[Extracted data entries]

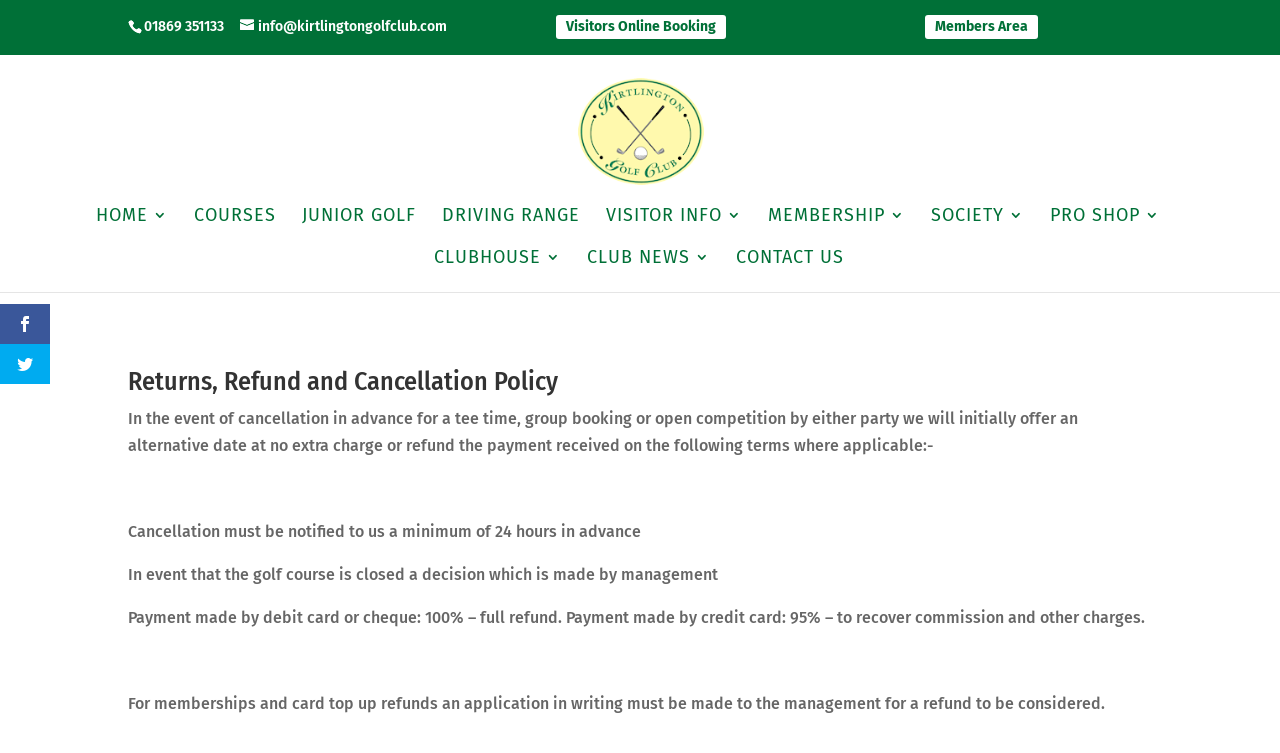

--- FILE ---
content_type: text/css
request_url: https://kirtlingtongolfclub.com/wp-content/themes/kirtlingtongolfclub/style.css?ver=1.0.0
body_size: 270
content:
/*
 Theme Name:     Kirtlington Golf Club
 Theme URI:      https://www.elegantthemes.com/gallery/divi/
 Description:    Child Theme
 Author:         ComputerPro
 Author URI:     https://www.elegantthemes.com
 Template:       Divi
 Version:        1.0.0
*/
 
/* =Theme customization starts here
------------------------------------------------------- */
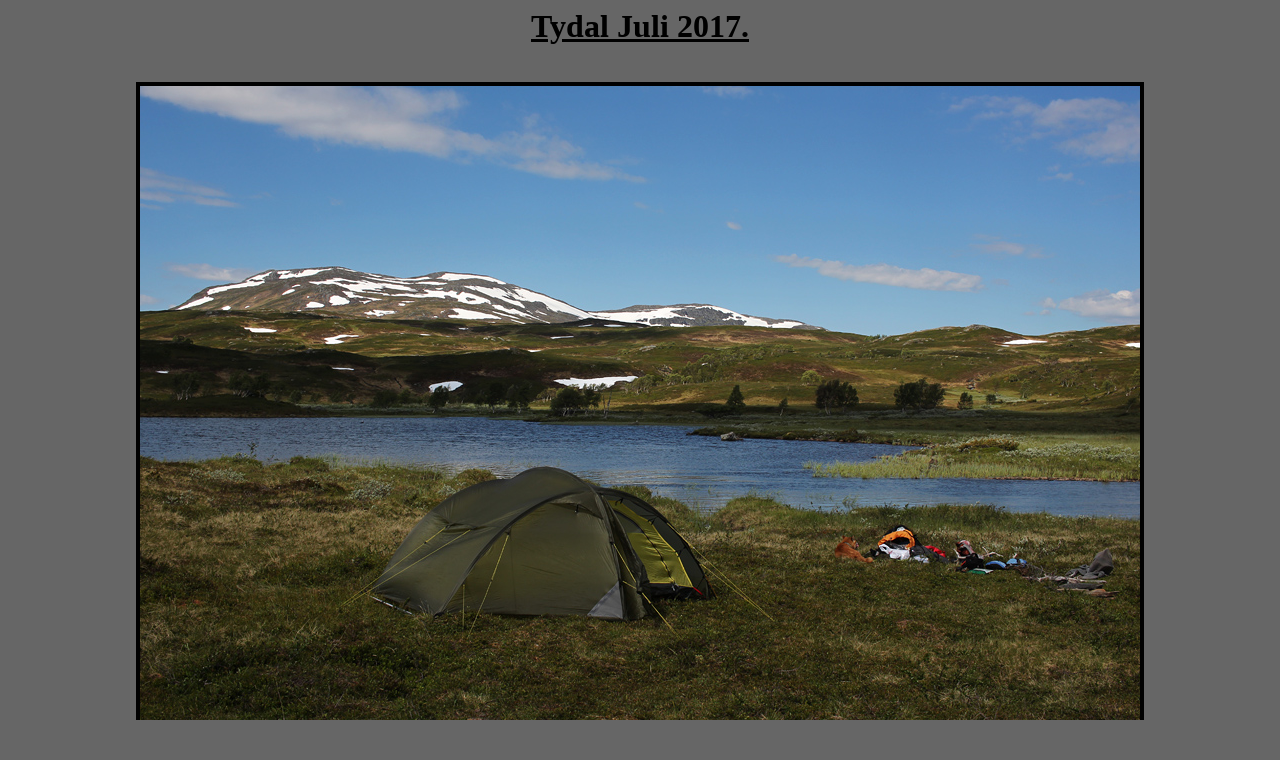

--- FILE ---
content_type: text/html
request_url: http://chikai.no/gall0717/ch0717.htm
body_size: 298
content:
<html>
<head>
<title>Tydal Juli 2017.</title>
</head>
<body><body bgcolor="#666666">
<font color="#000000">
<center><font size=6><b><u>Tydal Juli 2017.</b></u></center>
<br>
<center><img src="IMG_6729.jpg"width="1000"height="662"border="4"></center>
<center><font size=3></center>
<br>
<br>
<center><img src="IMG_6802b.jpg"width="1000"height="471"border="4"></center>
<br>
<br>
<center><img src="IMG_67901000471.jpg"width="1000" height="471"border="4"></center>
<br>
<br>
<center><img src="IMG_68111000471.jpg"width="1000"height="471"border="4"></center>
<br>
<br>
<center><a href="../index.htm" target="_parent"><font size="4"><font color="#66CC66">Startside</a></center>
<center><font size=6><font color="000000"><b>_______________________________________________</b></center>
</body>
</html>

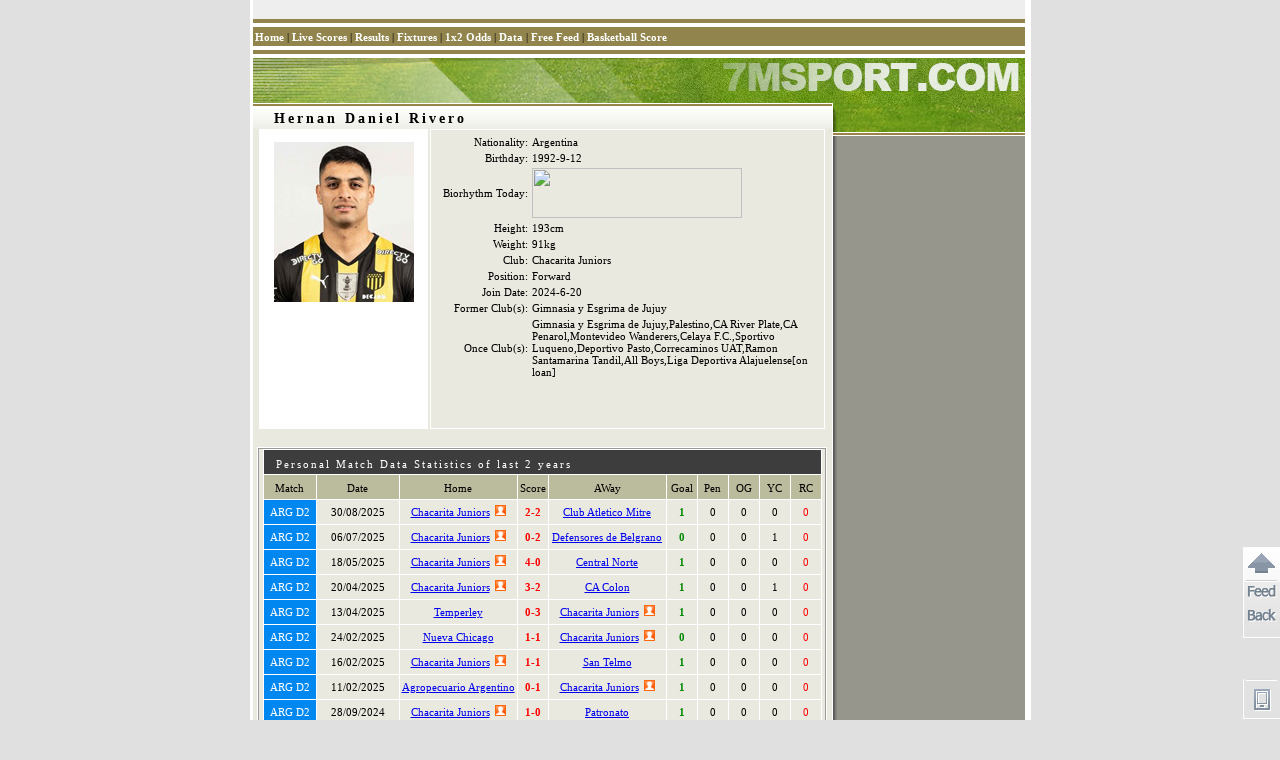

--- FILE ---
content_type: text/html
request_url: https://player-en.7mdt.com/v2/encrypt/fun/getinfo.php?id=532843&lang=en
body_size: 542
content:
var playerInfo={"A16D5E6475634BB1C2248B183B7E41495B218039EB2EF0A3":"1","09702F2B27619389F07D77F05427B135":"2024-6-20","FA149E2002A43ED77C24C62CDFF094A5":"0","18E9F76C307DDD99":"985","A16D5E6475634BB126EF698FB3550B8C":"0","9EBD0BFF9766B31DEF99430639A2F292":"Gimnasia y Esgrima de Jujuy","DA5E7C1A0F1CB829A66A16651D2472FD":"Argentina","C6E00DEB351621C4":"532843","30A86FC0880FF75E":"193cm","5E8F53D0A504BF86":"Hernan Daniel Rivero","A7F9B63E25A659E5":"Hernan Daniel Rivero","0C852134AA40B2DD":"1","2B5572269355781B0007104B7181FA88":"1992-9-12","82CBDCB828DBDF896209A361CA981BCF":"","0A9B0394F31973591937C38F2F471911":"Gimnasia y Esgrima de Jujuy,Palestino,CA River Plate,CA Penarol,Montevideo Wanderers,Celaya F.C.,Sportivo Luqueno,Deportivo Pasto,Correcaminos UAT,Ramon Santamarina Tandil,All Boys,Liga Deportiva Alajuelense[on loan]","0FCC2F07B9D0EBFD":"Chacarita Juniors","4678B5349347B7EB":"91kg","F27CBDD6332F20A59321B0F4E9CF2AB8":"999","DD8BEAF452454A6D0A12C3D91CB3F716":"","8DC362CCE065919BCF40467C0DE6A7E8":"","e_index":1};

--- FILE ---
content_type: text/html
request_url: https://player-en.7mdt.com/v2/encrypt/fun/getstats.php?id=532843&lang=en
body_size: 362
content:
var playerStats={"128498A1121F993B":[{"vs":"4823364,477,985,19784,2,2,1,0","t":"2025,08,31,01,00","s":"1,0,0,0,0,0"},{"vs":"4823260,477,985,12391,0,2,1,0","t":"2025,07,07,02,05","s":"0,0,0,1,0,0"},{"vs":"4823149,477,985,17682,4,0,1,0","t":"2025,05,19,02,30","s":"1,0,0,0,0,0"},{"vs":"4823107,477,985,970,3,2,1,0","t":"2025,04,21,02,00","s":"1,0,0,1,0,0"},{"vs":"4823068,477,12389,985,0,3,0,0","t":"2025,04,14,04,00","s":"1,0,0,0,0,0"},{"vs":"4822888,477,973,985,1,1,0,0","t":"2025,02,25,06,00","s":"0,0,0,0,0,1"},{"vs":"4822837,477,985,12397,1,1,1,0","t":"2025,02,17,04,00","s":"1,0,0,0,0,0"},{"vs":"4822164,477,19759,985,0,1,0,0","t":"2025,02,11,08,30","s":"1,0,0,0,0,0"},{"vs":"4633925,477,985,10739,1,0,1,0","t":"2024,09,29,02,10","s":"1,0,0,0,0,0"},{"vs":"4633867,477,19759,985,2,0,0,0","t":"2024,09,08,02,00","s":"0,0,0,1,0,0"},{"vs":"4633755,477,985,6157,1,1,1,0","t":"2024,07,28,02,00","s":"1,0,0,0,0,0"},{"vs":"4431206,244,650024,2997,2,2,0,0","t":"2023,04,23,05,00","s":"0,0,0,1,0,0"},{"vs":"4431142,244,2997,2999,3,2,1,0","t":"2023,02,25,20,45","s":"1,0,0,0,0,0"},{"vs":"4429858,244,2997,1871,2,0,1,0","t":"2023,02,12,04,00","s":"1,0,0,1,1,0"}],"8B4A0E92D588A2CD":{"477":{"n":"ARG D2","c":"0088F0"},"244":{"n":"URU D1","c":"A7A60A"}},"5FF2D0889D50CEA4":{"985":"Chacarita Juniors","19784":"Club Atletico Mitre","12391":"Defensores de Belgrano","17682":"Central Norte","970":"CA Colon","12389":"Temperley","973":"Nueva Chicago","12397":"San Telmo","19759":"Agropecuario Argentino","10739":"Patronato","6157":"CA Estudiantes","650024":"La Luz FC","2997":"CA River Plate","2999":"Club Atletico Cerro","1871":"Plaza Colonia"},"e_index":1};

▶ [Instructions for the task]:
If a line in the entries holds the string "Juli", it belongs in the tally; state the tally alone.

▶ [Solution to the exercise]:
2